TO CATCH A WOLF By Susan Krinard

He didn’t know why he continued to scan the tent while Cecily Hockensmith chattered away beside him. When Harry French, replete in bright coat and vest, entered the ring to announce the start of the show, he listened for a while and then let his mind wander to the latest reports from his mining investments and banking interests.

The performance began with the inevitable clowns. They gamboled about the ring, playing out skits and teasing children in the audience with their absurd antics. Niall watched the first act, decided that it was competent and quite harmless, and returned to his calculations of profit and loss. The laughter and cries of children, punctuated by the occasional gasp or comment from Miss Hockensmith, hardly disturbed his ruminations.

A blast of music from the small band marked the change to the next act, a motley pack of trained dogs. It flew by like the first. Niall made a few changes to a contract written in his mind. Another performance, by a trio of acrobats, followed the second, and he composed a letter to the manager of his smelting operation in Argo.

It was only when the fourth act began that he finally took notice, though he could not have said at first why he did so. A line of caparisoned gray horses trotted into the ring, necks arched and plumes waving proudly. Behind them, light as a fairy, bounded a girl in tights and short skirt, her red hair burning like a halo about her piquant face.

That was when he knew what he had been watching for.

Facts and figures vanished from his mind like chalk erased from a slate. Caitlin Hughes danced gracefully to the center of the ring, an ornamental whip in hand, and called out to her horses. They reared up in perfect formation, much to the delight of the children.

“I believe I recognize that girl,” Miss Hockensmith said. “A tiny thing, is she not? I cannot imagine what sort of upbringing she must have had.”

Niall barely heard her. He was remembering his last conversation—argument—with Miss Hughes, and how she had pulled back that remarkable hair to reveal her delicately pointed ears.

Ears like… like an elf out of legend. And she had been so defiant. Her eyes had flashed like the sapphire earrings Niall had given Athena two Christmases ago.

The girl was too far across the tent to see him now. His gaze followed her every motion as if she had cast a spell upon him. Once or twice Miss Hockensmith spoke, but he heard only her voice and not the words.

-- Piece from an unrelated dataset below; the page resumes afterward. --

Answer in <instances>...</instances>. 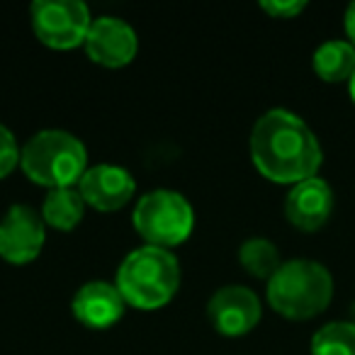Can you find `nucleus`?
I'll return each instance as SVG.
<instances>
[{"instance_id": "1", "label": "nucleus", "mask_w": 355, "mask_h": 355, "mask_svg": "<svg viewBox=\"0 0 355 355\" xmlns=\"http://www.w3.org/2000/svg\"><path fill=\"white\" fill-rule=\"evenodd\" d=\"M251 158L263 178L272 183L297 185L316 178L321 146L304 119L287 110H270L253 124Z\"/></svg>"}, {"instance_id": "2", "label": "nucleus", "mask_w": 355, "mask_h": 355, "mask_svg": "<svg viewBox=\"0 0 355 355\" xmlns=\"http://www.w3.org/2000/svg\"><path fill=\"white\" fill-rule=\"evenodd\" d=\"M334 297V277L316 261H287L268 280V302L280 316L306 321L326 311Z\"/></svg>"}, {"instance_id": "3", "label": "nucleus", "mask_w": 355, "mask_h": 355, "mask_svg": "<svg viewBox=\"0 0 355 355\" xmlns=\"http://www.w3.org/2000/svg\"><path fill=\"white\" fill-rule=\"evenodd\" d=\"M20 166L32 183L44 188H73L88 171V153L78 137L64 129H44L22 146Z\"/></svg>"}, {"instance_id": "4", "label": "nucleus", "mask_w": 355, "mask_h": 355, "mask_svg": "<svg viewBox=\"0 0 355 355\" xmlns=\"http://www.w3.org/2000/svg\"><path fill=\"white\" fill-rule=\"evenodd\" d=\"M180 287V263L166 248L141 246L122 261L117 290L137 309H158L175 297Z\"/></svg>"}, {"instance_id": "5", "label": "nucleus", "mask_w": 355, "mask_h": 355, "mask_svg": "<svg viewBox=\"0 0 355 355\" xmlns=\"http://www.w3.org/2000/svg\"><path fill=\"white\" fill-rule=\"evenodd\" d=\"M132 222L146 246L168 251L193 234L195 212L193 205L175 190H153L137 202Z\"/></svg>"}, {"instance_id": "6", "label": "nucleus", "mask_w": 355, "mask_h": 355, "mask_svg": "<svg viewBox=\"0 0 355 355\" xmlns=\"http://www.w3.org/2000/svg\"><path fill=\"white\" fill-rule=\"evenodd\" d=\"M30 17L37 40L61 51L85 44L93 25L88 8L80 0H37L30 8Z\"/></svg>"}, {"instance_id": "7", "label": "nucleus", "mask_w": 355, "mask_h": 355, "mask_svg": "<svg viewBox=\"0 0 355 355\" xmlns=\"http://www.w3.org/2000/svg\"><path fill=\"white\" fill-rule=\"evenodd\" d=\"M44 219L27 205H12L0 219V256L8 263L35 261L44 248Z\"/></svg>"}, {"instance_id": "8", "label": "nucleus", "mask_w": 355, "mask_h": 355, "mask_svg": "<svg viewBox=\"0 0 355 355\" xmlns=\"http://www.w3.org/2000/svg\"><path fill=\"white\" fill-rule=\"evenodd\" d=\"M212 326L222 336H243L261 321V300L243 285H227L212 295L207 304Z\"/></svg>"}, {"instance_id": "9", "label": "nucleus", "mask_w": 355, "mask_h": 355, "mask_svg": "<svg viewBox=\"0 0 355 355\" xmlns=\"http://www.w3.org/2000/svg\"><path fill=\"white\" fill-rule=\"evenodd\" d=\"M139 40L132 25H127L119 17H98L93 20L85 37V51L100 66L107 69H119L127 66L137 56Z\"/></svg>"}, {"instance_id": "10", "label": "nucleus", "mask_w": 355, "mask_h": 355, "mask_svg": "<svg viewBox=\"0 0 355 355\" xmlns=\"http://www.w3.org/2000/svg\"><path fill=\"white\" fill-rule=\"evenodd\" d=\"M134 178L129 171L110 163H100L95 168H88L80 178L78 193L83 195L85 205H90L98 212H114L122 209L134 198Z\"/></svg>"}, {"instance_id": "11", "label": "nucleus", "mask_w": 355, "mask_h": 355, "mask_svg": "<svg viewBox=\"0 0 355 355\" xmlns=\"http://www.w3.org/2000/svg\"><path fill=\"white\" fill-rule=\"evenodd\" d=\"M334 212V190L321 178H309L292 185L285 200V217L302 232H316Z\"/></svg>"}, {"instance_id": "12", "label": "nucleus", "mask_w": 355, "mask_h": 355, "mask_svg": "<svg viewBox=\"0 0 355 355\" xmlns=\"http://www.w3.org/2000/svg\"><path fill=\"white\" fill-rule=\"evenodd\" d=\"M124 306H127V302H124L122 292L117 290V285H110L103 280L83 285L71 302L76 319L95 331L110 329L112 324H117L124 314Z\"/></svg>"}, {"instance_id": "13", "label": "nucleus", "mask_w": 355, "mask_h": 355, "mask_svg": "<svg viewBox=\"0 0 355 355\" xmlns=\"http://www.w3.org/2000/svg\"><path fill=\"white\" fill-rule=\"evenodd\" d=\"M314 73L326 83H343L355 73V46L345 40L324 42L314 51Z\"/></svg>"}, {"instance_id": "14", "label": "nucleus", "mask_w": 355, "mask_h": 355, "mask_svg": "<svg viewBox=\"0 0 355 355\" xmlns=\"http://www.w3.org/2000/svg\"><path fill=\"white\" fill-rule=\"evenodd\" d=\"M85 214V200L78 188H59L51 190L42 205V219L49 227L59 232H71L76 224H80Z\"/></svg>"}, {"instance_id": "15", "label": "nucleus", "mask_w": 355, "mask_h": 355, "mask_svg": "<svg viewBox=\"0 0 355 355\" xmlns=\"http://www.w3.org/2000/svg\"><path fill=\"white\" fill-rule=\"evenodd\" d=\"M239 261H241L243 270L248 275L258 277V280H270L282 266L280 251L268 239H248V241H243V246L239 248Z\"/></svg>"}, {"instance_id": "16", "label": "nucleus", "mask_w": 355, "mask_h": 355, "mask_svg": "<svg viewBox=\"0 0 355 355\" xmlns=\"http://www.w3.org/2000/svg\"><path fill=\"white\" fill-rule=\"evenodd\" d=\"M311 355H355V324L331 321L311 338Z\"/></svg>"}, {"instance_id": "17", "label": "nucleus", "mask_w": 355, "mask_h": 355, "mask_svg": "<svg viewBox=\"0 0 355 355\" xmlns=\"http://www.w3.org/2000/svg\"><path fill=\"white\" fill-rule=\"evenodd\" d=\"M20 153H22V148L17 146L12 132L0 124V178L10 175V173L15 171V166L20 163Z\"/></svg>"}, {"instance_id": "18", "label": "nucleus", "mask_w": 355, "mask_h": 355, "mask_svg": "<svg viewBox=\"0 0 355 355\" xmlns=\"http://www.w3.org/2000/svg\"><path fill=\"white\" fill-rule=\"evenodd\" d=\"M304 8V0H263L261 3V10L275 20H292V17L302 15Z\"/></svg>"}, {"instance_id": "19", "label": "nucleus", "mask_w": 355, "mask_h": 355, "mask_svg": "<svg viewBox=\"0 0 355 355\" xmlns=\"http://www.w3.org/2000/svg\"><path fill=\"white\" fill-rule=\"evenodd\" d=\"M343 25H345V35H348V42L355 46V3H350V6L345 8Z\"/></svg>"}, {"instance_id": "20", "label": "nucleus", "mask_w": 355, "mask_h": 355, "mask_svg": "<svg viewBox=\"0 0 355 355\" xmlns=\"http://www.w3.org/2000/svg\"><path fill=\"white\" fill-rule=\"evenodd\" d=\"M348 93H350V100H353V105H355V73L350 76V80H348Z\"/></svg>"}]
</instances>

How remarkable Miss Hughes was. Niall tried to remember her coarse ways, her rudeness, and her physical oddity, but it grew increasingly difficult to do so. She handled the horses as if she spoke their language; they reared and bowed and frolicked at her slightest invitation.

All too quickly an assistant came to retrieve the horses, leaving one in the ring with her. She leaped up upon the animal’s bare back and balanced there while her helpers positioned themselves at various points on the ring, suspending banners in the path she and her mount would follow around its circumference.

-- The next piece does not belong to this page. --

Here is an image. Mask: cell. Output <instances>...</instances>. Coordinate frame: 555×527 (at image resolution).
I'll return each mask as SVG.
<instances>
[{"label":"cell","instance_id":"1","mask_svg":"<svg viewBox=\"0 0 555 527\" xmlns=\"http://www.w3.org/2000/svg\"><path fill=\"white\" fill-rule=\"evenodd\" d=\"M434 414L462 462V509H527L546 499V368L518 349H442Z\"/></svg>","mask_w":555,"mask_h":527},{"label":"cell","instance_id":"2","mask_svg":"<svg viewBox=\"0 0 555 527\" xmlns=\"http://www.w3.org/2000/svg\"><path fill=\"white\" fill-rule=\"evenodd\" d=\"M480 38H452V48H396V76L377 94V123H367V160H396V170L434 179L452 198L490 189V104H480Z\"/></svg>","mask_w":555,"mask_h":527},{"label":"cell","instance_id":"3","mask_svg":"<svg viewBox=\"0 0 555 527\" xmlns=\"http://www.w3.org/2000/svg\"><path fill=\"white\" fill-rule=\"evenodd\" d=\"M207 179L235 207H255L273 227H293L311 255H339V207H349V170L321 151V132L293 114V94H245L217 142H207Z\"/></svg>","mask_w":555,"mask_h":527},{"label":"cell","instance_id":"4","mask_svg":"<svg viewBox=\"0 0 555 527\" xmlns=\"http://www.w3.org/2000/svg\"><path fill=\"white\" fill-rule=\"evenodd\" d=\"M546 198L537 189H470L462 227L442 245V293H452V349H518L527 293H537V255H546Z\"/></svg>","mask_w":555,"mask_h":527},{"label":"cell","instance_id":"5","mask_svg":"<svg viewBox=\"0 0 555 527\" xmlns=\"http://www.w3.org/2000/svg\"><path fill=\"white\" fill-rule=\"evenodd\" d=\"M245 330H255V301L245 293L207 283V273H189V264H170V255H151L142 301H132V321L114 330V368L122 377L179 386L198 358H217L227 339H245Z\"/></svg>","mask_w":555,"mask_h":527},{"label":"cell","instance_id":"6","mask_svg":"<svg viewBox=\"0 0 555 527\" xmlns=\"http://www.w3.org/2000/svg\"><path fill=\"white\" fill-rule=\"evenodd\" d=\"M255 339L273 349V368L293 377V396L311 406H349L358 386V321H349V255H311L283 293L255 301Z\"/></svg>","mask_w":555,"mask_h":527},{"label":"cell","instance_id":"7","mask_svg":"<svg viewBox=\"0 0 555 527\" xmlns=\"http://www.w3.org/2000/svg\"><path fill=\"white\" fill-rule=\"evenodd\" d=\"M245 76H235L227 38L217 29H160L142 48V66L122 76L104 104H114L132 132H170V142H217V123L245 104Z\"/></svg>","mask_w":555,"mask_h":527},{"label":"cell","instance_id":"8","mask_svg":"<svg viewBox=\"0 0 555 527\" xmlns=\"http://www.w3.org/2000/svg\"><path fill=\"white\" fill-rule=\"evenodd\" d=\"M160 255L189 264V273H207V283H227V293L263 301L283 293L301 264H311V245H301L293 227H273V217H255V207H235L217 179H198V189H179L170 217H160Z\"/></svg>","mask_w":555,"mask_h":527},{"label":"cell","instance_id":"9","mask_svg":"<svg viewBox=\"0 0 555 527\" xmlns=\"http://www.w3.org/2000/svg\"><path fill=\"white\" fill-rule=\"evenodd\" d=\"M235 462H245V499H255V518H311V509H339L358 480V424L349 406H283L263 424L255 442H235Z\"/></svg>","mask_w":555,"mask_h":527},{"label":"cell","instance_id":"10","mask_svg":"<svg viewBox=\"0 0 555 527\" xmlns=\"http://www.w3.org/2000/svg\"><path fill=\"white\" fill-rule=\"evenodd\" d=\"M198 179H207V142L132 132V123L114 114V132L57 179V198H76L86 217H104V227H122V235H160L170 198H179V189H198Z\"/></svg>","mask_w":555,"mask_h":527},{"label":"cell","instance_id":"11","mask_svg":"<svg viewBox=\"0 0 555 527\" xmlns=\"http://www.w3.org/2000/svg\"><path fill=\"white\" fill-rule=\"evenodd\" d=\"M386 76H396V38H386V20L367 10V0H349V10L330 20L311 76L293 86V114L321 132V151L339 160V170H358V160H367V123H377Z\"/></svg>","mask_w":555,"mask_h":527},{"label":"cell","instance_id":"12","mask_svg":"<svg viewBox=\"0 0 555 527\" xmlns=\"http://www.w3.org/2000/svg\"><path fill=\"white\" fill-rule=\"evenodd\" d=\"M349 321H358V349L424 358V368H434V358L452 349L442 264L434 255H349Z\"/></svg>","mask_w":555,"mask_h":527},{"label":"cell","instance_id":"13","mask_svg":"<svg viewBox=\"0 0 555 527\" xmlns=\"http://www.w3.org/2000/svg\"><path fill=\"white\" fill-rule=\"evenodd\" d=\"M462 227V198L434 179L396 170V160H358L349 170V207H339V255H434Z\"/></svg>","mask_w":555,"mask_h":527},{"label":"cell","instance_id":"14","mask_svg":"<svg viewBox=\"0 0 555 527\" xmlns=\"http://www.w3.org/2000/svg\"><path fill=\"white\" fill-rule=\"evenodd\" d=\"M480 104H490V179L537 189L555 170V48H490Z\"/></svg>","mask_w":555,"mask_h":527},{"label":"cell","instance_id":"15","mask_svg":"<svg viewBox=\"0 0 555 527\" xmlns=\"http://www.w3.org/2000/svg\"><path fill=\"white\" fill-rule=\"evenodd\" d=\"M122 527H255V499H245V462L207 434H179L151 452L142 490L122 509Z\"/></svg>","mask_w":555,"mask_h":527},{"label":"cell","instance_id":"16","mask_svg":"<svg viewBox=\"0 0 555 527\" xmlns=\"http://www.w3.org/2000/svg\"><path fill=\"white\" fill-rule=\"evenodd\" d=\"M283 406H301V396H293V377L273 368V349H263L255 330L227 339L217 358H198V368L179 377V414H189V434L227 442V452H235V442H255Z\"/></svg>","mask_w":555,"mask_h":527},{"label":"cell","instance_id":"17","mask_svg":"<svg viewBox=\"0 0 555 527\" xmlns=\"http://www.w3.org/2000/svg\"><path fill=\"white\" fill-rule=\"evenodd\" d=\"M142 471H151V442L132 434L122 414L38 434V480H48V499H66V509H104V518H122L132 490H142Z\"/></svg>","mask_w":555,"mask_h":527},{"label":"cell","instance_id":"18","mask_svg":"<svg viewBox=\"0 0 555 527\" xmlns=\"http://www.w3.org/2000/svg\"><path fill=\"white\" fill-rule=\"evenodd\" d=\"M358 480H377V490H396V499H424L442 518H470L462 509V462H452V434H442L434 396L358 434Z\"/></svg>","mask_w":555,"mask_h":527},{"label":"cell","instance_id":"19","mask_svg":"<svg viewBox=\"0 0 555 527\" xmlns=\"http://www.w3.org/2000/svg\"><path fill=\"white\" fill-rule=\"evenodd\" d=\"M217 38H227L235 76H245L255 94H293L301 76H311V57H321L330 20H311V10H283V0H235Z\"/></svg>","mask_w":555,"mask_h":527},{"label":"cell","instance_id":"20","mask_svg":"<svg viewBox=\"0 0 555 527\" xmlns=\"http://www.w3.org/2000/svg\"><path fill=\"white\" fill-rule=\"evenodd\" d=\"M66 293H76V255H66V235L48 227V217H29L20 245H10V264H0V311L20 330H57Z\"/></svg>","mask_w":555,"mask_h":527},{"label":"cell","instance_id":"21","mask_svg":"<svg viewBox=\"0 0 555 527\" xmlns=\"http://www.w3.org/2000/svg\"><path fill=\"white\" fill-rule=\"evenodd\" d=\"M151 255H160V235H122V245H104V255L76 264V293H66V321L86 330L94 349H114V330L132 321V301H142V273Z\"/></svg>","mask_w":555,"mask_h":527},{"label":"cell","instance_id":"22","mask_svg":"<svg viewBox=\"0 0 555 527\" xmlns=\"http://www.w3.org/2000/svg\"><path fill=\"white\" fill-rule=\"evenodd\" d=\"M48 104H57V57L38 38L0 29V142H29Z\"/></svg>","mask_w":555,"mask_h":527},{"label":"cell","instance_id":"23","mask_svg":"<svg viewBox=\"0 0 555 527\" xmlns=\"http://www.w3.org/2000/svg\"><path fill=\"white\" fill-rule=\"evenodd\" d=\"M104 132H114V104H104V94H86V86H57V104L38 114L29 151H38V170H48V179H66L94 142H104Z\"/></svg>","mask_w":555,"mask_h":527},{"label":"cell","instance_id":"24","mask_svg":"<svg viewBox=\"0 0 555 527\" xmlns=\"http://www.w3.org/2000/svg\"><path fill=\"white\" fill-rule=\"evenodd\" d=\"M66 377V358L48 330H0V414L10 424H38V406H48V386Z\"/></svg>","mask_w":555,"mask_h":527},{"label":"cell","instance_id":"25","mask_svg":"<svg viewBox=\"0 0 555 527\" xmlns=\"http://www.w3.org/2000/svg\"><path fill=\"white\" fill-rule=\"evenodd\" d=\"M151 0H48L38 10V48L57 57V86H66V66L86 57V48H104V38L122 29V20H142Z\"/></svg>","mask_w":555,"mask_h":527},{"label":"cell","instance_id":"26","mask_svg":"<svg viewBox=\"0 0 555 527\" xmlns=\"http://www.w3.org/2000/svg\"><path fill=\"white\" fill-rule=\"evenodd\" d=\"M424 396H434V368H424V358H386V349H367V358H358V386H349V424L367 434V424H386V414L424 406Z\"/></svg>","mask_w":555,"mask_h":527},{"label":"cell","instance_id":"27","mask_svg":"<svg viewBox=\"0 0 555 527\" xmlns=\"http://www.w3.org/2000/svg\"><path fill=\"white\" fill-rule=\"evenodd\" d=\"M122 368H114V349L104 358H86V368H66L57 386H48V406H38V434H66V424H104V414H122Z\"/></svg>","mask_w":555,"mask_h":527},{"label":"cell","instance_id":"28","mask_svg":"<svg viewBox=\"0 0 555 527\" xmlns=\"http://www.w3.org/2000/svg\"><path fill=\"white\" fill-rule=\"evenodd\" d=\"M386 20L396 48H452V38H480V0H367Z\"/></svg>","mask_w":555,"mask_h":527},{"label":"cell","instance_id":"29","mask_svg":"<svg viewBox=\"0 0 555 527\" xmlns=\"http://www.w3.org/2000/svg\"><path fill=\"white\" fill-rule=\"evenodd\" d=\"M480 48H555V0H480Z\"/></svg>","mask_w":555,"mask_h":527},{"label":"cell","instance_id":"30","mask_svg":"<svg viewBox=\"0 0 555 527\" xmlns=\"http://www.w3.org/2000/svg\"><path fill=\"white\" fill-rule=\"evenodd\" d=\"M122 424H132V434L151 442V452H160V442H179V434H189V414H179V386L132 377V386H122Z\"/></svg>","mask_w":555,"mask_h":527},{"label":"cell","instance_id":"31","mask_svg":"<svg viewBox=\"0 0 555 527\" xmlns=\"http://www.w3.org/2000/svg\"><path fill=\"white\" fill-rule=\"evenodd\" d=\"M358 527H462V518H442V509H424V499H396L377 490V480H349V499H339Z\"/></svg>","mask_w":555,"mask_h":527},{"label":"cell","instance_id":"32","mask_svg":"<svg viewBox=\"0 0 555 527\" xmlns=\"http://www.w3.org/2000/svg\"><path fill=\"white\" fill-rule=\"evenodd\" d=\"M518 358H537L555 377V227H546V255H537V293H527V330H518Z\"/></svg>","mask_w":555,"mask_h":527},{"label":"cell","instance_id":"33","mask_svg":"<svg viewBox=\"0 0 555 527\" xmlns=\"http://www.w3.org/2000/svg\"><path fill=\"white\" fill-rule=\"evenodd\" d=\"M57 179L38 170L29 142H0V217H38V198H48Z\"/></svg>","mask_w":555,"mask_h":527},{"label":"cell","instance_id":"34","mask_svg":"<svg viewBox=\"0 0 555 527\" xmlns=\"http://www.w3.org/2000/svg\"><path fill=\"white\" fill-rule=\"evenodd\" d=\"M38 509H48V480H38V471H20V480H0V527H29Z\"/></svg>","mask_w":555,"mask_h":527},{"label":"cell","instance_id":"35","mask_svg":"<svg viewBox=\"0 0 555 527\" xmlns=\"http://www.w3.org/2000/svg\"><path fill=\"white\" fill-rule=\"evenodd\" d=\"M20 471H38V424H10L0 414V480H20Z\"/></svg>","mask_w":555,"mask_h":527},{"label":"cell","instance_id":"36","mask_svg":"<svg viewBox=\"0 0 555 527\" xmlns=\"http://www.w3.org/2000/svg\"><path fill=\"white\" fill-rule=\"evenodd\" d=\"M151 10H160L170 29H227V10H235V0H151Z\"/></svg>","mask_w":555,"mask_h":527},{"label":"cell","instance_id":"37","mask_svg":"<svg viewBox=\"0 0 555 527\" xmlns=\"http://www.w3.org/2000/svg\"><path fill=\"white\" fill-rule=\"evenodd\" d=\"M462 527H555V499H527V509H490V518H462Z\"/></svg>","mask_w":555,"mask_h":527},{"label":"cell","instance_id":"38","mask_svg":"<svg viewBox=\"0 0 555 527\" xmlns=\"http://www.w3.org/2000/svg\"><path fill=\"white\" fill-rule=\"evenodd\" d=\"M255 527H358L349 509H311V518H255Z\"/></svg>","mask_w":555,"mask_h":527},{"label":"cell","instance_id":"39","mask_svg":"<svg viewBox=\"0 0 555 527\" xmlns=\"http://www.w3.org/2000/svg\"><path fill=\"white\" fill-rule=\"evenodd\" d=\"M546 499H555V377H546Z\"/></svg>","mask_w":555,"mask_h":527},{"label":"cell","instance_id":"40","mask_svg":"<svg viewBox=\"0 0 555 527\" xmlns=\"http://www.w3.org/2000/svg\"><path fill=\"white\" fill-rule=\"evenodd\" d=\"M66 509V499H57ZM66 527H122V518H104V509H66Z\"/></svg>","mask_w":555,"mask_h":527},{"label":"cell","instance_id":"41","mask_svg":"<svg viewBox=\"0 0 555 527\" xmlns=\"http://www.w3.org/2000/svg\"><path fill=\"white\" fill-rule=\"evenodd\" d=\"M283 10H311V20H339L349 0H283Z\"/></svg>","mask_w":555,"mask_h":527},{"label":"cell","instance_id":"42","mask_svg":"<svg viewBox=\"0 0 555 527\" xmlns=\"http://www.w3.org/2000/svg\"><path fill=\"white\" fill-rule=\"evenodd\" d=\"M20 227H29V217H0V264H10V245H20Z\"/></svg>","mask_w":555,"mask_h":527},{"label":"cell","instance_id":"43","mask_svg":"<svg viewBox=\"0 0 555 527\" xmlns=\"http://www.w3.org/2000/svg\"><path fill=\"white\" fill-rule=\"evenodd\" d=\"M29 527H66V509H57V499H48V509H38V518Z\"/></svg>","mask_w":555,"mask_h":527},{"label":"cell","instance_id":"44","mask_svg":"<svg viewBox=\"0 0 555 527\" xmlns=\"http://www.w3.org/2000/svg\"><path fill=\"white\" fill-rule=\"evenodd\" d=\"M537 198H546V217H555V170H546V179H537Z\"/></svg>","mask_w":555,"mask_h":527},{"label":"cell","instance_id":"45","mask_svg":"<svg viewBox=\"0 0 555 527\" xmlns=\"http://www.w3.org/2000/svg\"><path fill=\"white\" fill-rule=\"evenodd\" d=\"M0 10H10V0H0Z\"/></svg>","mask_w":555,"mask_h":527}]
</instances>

The horse began to trot and then broke into a canter. Caitlin might as well have been flying. As her mount approached a banner and ran underneath, she sprang straight up and over the stretched fabric, performing a double somersault and landing precisely on the animal’s back. The ladies gasped and applauded.

Miss Hockensmith tugged at his sleeve. “Mr. Munroe—”

He pulled his arm away. Caitlin did a series of jumps and acrobatic feats, each more perilous than the last. A second horse was brought out, and she leaped from one back to another as they ran, sometimes somersaulting between. Niall forgot to breathe. Caitlin followed the curve of the ring toward the seats and looked directly at him.

It was impossible, but he could have sworn that their eyes met and locked across that distance. Something snatched annoyingly at his sleeve. He disregarded it and held his breath as Caitlin smiled.

Canvas cracked loudly overhead, tossed by the wind. Caitlin’s mount approached the next banner and plunged sharply to the left, its hoof striking the wooden ring. Caitlin lost her balance—only for a moment, but just long enough to leave her unprepared for the next banner.